Samstag, 14. Juni 2008

Wie wir arbeiten ...

Letztens, auf der Konferenz europäischer Betriebsräte, die zu dolmetschen war: Wir waren in Leipzig und da wurde fröhlich erzählt, dass viele Arbeitnehmer unter der Warteritis zu leiden hätten. Warteritis? Das klingt wie das, was mir meine sächsische Verwandtschaft aus der Kleinstadt immer erzählt hatte. Noch zu Zeiten der verblichenen DDR hätte man sehr oft bei der Arbeit Beschäftigtheit simulieren müssen, weil es immer Zulieferschwierigkeiten an der Tagesordnung gewesen seien. Da nun aber jeden Moment der Betriebsleiter oder jemand anderes Offizielles hätte um die Ecke biegen können, also sei es wichtig gewesen, dass man so tat, als arbeitete man.

Sonst wäre man gleich dran gewesen mit Hof fegen oder derlei. Heute, so die Betriebsräte, fegte man wieder sehr oft den Hof oder die Werkhallen, und der Kapitalismus hat sich im Osten dahingehend ausgewirkt, dass die halbe Belegschaft sich dann schon mal ums Streichen des Arbeitsplatzes kümmere - zu DDR-Zeiten eher nicht so denkbar, allein die Materialbeschaffung ...

Und der Grund? Just in Time, die auf die Straße verlagerte Bevorratung der Werkstätten und Fabriken. Anstatt wie früher für eine oder zwei Wochen Material zu lagern, werde oft "aus dem einzigen vorhandenen Karton in die Maschine montiert". Und natürlich löse dies auch wirtschaftliche Probleme aus, wenn Bauteile fehlten, die oft nur Centbeträge wert seien ("die Verpackung war teurer, ganz zu schweigen vom Versand"). Dann geriete ("richtig teuer") die Montagestrecke über Stunden und Tage ins Stocken. Hintergrund: Die Straßen werden immer voller, und in etlichen EU-Staaten streiken die Fernfahrer besonders gerne.

In einem Großunternehmen mit mehreren zehntausend Angestellten ging man davon aus, dass stets 10 % der Beschäftigten nichts zu tun hätten ...

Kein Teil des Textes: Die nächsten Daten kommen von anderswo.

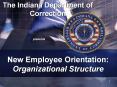 IDOC ORGANIZATIONAL STRUCTURE PowerPoint PPT Presentation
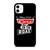 DISNEY CARS ON THE ROAD LOGO iPhone 11 Case Cover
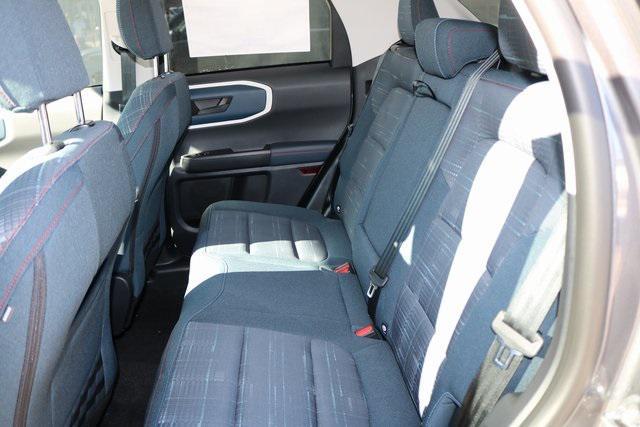 new 2025 Ford Bronco Sport car, priced at $38,070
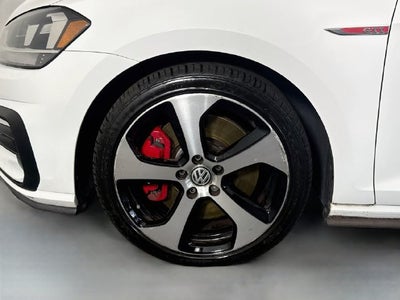 2019 Volkswagen Golf GTI Autobahn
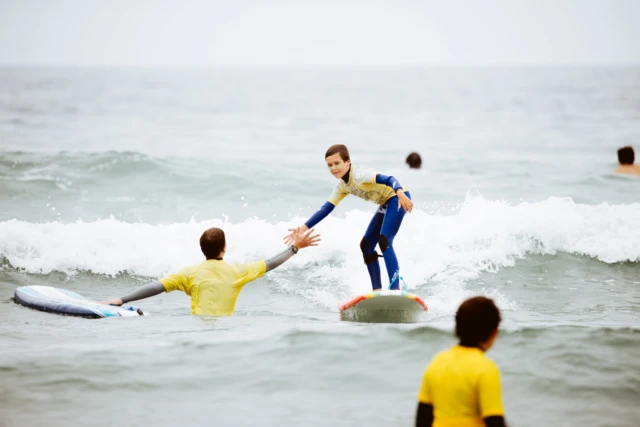 TAG! You're up! 🌊 Ready to ride the waves with the best instructors in California? 🏄‍♀️🏄‍♂️ Whether you're a first-timer or looking to sharpen your skills, we’ve got you covered. Let’s make some epic memories at San Diego Surf School! 🌞 #SurfSanDiego #SurfLessons #CaliforniaDreaming #CatchTheWave #surflife 
🌐 Website: www.sandiegosurfingschool.com
.
☎️ PB Office: (858) 205-7683
☎️ OB Office: (619) 987-0115
.
#SanDiegoSurfSchool
.
.
.
.
.
#SDSSfamily #SanDiego #PacificBeach #OceanBeach
#SoCal #WestCoast #SurfLessons #SummerCamp
#SurfClass #Summer #MissionBeach #SDSurfTribe
#SurfOfTheDay #SummerVibes #CaliforniaLifestyle
#SanDiegoSurf #SurfCoach #SDsurf #SanDiegoLiving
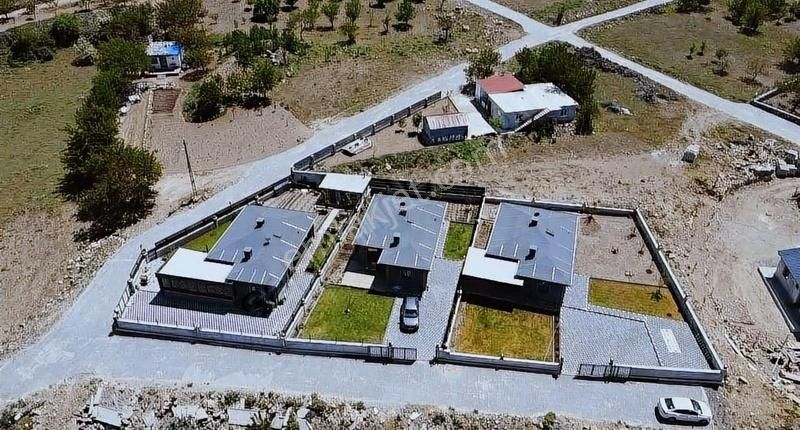 Hacılar Sakarda Hazır Butik Villa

Noch ein interessanter Hintergrund, diesmal zur Arbeitsplatzsituation von Zeitarbeitern. Man habe festgestellt, so einer der Betriebsräte eines Konzerns, dass Zeitarbeiter mehr Arbeitsunfälle als die Festangestellten hätten. Festangestellte seien besser ausgebildet, nähmen häufiger an Arbeitsplatzsicherheitskursen teil und wären konzentrierter bei der Arbeit, weil ihre Gedanken weniger bei der nächsten Bewerbung, dem langen Nachhauseweg oder dem Streit mit dem Vorgesetzten sind, der bei den Zeitarbeitern direkt in Arbeitslosigkeit münden könne. Und die Fehlerquoten bei den Werkstücken sei in der Regel bei Zeitarbeitern auch höher. Es sei letztendlich alles eine Frage der Identifikation mit der Arbeit und dem Unternehmen, eine Frage gemeisamer Ziele also.

Da muss ich an Ulbricht denken, Nachrichten aus dem Fernsehen der DDR aus den frühen Siebzigern. Der Parteiratsvorsitzende besucht eine Baustelle am Alexanderplatz, lob alles uns sagt in seinem singenden Ziegenbock-Sächsisch: "So, wie wir heute arbeitn, so wärdn wir morschen läbn!"